■ Problem requirements
Below is some data; print it all back exactly.

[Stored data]
---------------

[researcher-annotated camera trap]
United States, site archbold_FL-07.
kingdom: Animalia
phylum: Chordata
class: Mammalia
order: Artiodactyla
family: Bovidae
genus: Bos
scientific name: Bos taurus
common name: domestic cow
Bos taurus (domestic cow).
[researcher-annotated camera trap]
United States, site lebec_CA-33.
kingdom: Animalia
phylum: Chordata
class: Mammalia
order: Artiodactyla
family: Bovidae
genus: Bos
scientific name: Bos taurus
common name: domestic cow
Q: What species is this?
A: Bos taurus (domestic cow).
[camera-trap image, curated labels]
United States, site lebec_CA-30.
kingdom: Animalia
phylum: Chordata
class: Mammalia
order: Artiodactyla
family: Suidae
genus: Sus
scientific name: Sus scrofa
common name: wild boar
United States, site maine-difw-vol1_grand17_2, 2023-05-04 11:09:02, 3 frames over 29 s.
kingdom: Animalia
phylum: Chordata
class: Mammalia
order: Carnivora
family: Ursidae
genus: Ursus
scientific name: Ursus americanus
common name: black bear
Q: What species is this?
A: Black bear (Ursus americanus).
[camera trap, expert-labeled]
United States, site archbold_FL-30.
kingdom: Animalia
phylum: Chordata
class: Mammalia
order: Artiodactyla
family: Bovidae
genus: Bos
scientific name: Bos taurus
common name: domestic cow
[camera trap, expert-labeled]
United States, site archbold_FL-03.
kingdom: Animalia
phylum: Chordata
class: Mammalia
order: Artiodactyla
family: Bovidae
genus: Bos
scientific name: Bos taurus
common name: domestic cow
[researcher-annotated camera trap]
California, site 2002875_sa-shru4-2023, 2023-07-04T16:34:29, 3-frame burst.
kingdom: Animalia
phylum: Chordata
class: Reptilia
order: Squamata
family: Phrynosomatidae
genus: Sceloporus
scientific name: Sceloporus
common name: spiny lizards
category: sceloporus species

---------------

■ Result for this exercise
[researcher-annotated camera trap]
United States, site archbold_FL-07.
kingdom: Animalia
phylum: Chordata
class: Mammalia
order: Artiodactyla
family: Bovidae
genus: Bos
scientific name: Bos taurus
common name: domestic cow
Bos taurus (domestic cow).
[researcher-annotated camera trap]
United States, site lebec_CA-33.
kingdom: Animalia
phylum: Chordata
class: Mammalia
order: Artiodactyla
family: Bovidae
genus: Bos
scientific name: Bos taurus
common name: domestic cow
Q: What species is this?
A: Bos taurus (domestic cow).
[camera-trap image, curated labels]
United States, site lebec_CA-30.
kingdom: Animalia
phylum: Chordata
class: Mammalia
order: Artiodactyla
family: Suidae
genus: Sus
scientific name: Sus scrofa
common name: wild boar
United States, site maine-difw-vol1_grand17_2, 2023-05-04 11:09:02, 3 frames over 29 s.
kingdom: Animalia
phylum: Chordata
class: Mammalia
order: Carnivora
family: Ursidae
genus: Ursus
scientific name: Ursus americanus
common name: black bear
Q: What species is this?
A: Black bear (Ursus americanus).
[camera trap, expert-labeled]
United States, site archbold_FL-30.
kingdom: Animalia
phylum: Chordata
class: Mammalia
order: Artiodactyla
family: Bovidae
genus: Bos
scientific name: Bos taurus
common name: domestic cow
[camera trap, expert-labeled]
United States, site archbold_FL-03.
kingdom: Animalia
phylum: Chordata
class: Mammalia
order: Artiodactyla
family: Bovidae
genus: Bos
scientific name: Bos taurus
common name: domestic cow
[researcher-annotated camera trap]
California, site 2002875_sa-shru4-2023, 2023-07-04T16:34:29, 3-frame burst.
kingdom: Animalia
phylum: Chordata
class: Reptilia
order: Squamata
family: Phrynosomatidae
genus: Sceloporus
scientific name: Sceloporus
common name: spiny lizards
category: sceloporus species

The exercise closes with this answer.